Knife Point and Blade Types
Normal Point (Standard Blade): Comes with a straight back and a curved edge. The back is dull allowing the wielder to use their fingers to concentrate force. The blade is typically strong and heavy allowing it to be used for chopping as well as cutting and thrusting.
Trailing Point: With Trailing Point Blades, the point of the blade is above the knife’s spine. This typically gives the knife a large belly and aids in slashing and slicing. This design is typically found on fillet knives, as well as skinning and hunting knives.
Slight Trailing Point: The Slight Trailing Point is exactly what the name implies, it’s a blade where the point trails slightly higher than the spine. Unlike the full Trailing Point, these blades are most commonly found in tactical fighting knives as the point can deliver powerfully effective stabs if it is strong enough. It also retains excellent slashing capability.
Tanto Point: Tanto Blades are very popular and are typically found on fighting and rescue knives. Tanto’s have very strong points, and were originally designed in Japan to pierce armor. The angle of the tip is less acute, and so has more cross-sectional area and more metal to support the point. Typically (but not always) the blade is straight and the point is actually just a second edge on the blade with a total edge angle between 60-80 degrees. Tanto’s come in two forms Japanese and Kamasu Kissaki (Americanized Tanto). The Americanized version has the front edge meeting the bottom edge at an obtuse angle. The Japanese version has the front edge meet the back edge at a curve.
Clip Point (Slant Point): Clipped Points have the back concavely formed (the point is below the spine) giving them the appearance that the forward third of the blade has been “clipped” off. Clipped Points are one of the most common blade shapes. Being thinner at the spine allows for quicker and deeper punctures, though at the cost of a weaker tip.
Swaged Clipped Point: Commonly found on Bowie Knives, the clipped point is ground with a swage for either a false or real edge. The combination of a Clipped Point and Swage makes for an especially fearsome point.
Spear Point: A very common blade type, the Spear Point is a symmetrically-shaped blade with a point aligned with the centerline of the blade's long axis. Spear points are typically double-edged and have a central spine. Spear Points are designed for thrusting and penetration. The traditional dagger is an example of a spear point. A dagger is simply a double-edged spear point.
The Drop Point: An extremely common type of blade, the Drop Point slopes on the spine of the blade from the handle of the knife to the tip of the blade. The curve on the top of the blade is convex (as opposed to the concaved clip point). The design makes for a very strong point and is often used for hunting and utility knives.
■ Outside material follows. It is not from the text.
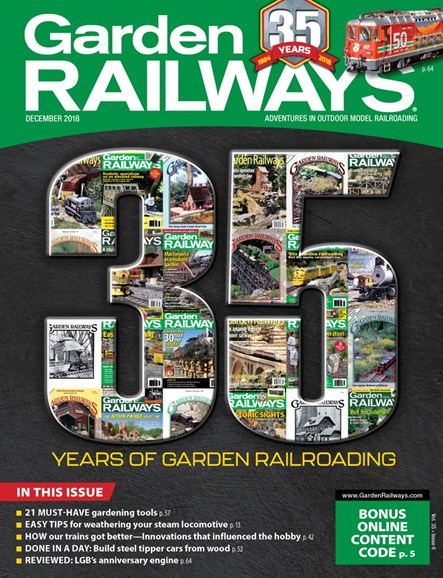 Garden Railways Cover - 12/1/2018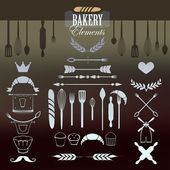 Baker Elements for your design. — Stock Vector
The Drop Point Tanto: Tanto’s typically are on straight blades, but not always. On many utility knives the Tanto is coupled with a sloping Drop-Point, which creates a smaller point but also increases the point’s strength.
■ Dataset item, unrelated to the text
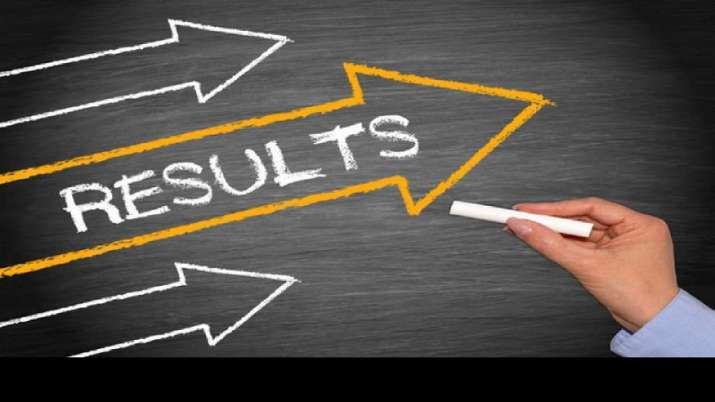 jeecup 3rd counselling results 2019- India TV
Sheepsfoot: The memorable name comes from the fact that these blades were originally used in the trimming of sheep’s hooves. The cutting edge is straight and the spine and point are convexly rounded downward making it excellent for bearing down. The design is specialized and is popular in rescue knives where their rounded point allows for the knife to be used in close proximity to people without endangering them.
Wharncliffe: The Wharncliffe blade is very similar to the sheepsfoot but the curve on the top of the blade is less pronounced. It is similar to the Normal Blade if it were turned upside down. The cutting edge is flat but there is more of a point than on the Sheepsfoot. This means the point is more fragile than the Sheepsfoot, though probably more useful.
Hawkbill (Hawksbill; Beak Blade): A hook-shaped blade with a concave belly. Essentially a reversed trailing point, the Hawkbill is sickle shaped. Commonly used for marine or sailing knives, it’s useful for cutting textiles, rope, and similar materials. Push-cuts and slicing are difficult as the blade shape gets in the way. The only real use for a hawksbill blade is a draw-cut.
Spey Point: So named because this style of knife was originally used in the neutering of livestock, the Spey Point has a sharp, straight edge that curves upwards at the end to meet a short, blunt, straight point from the dull back. The curved end of the blade is closer to perpendicular to the blade's axis than other knives and lacks a point.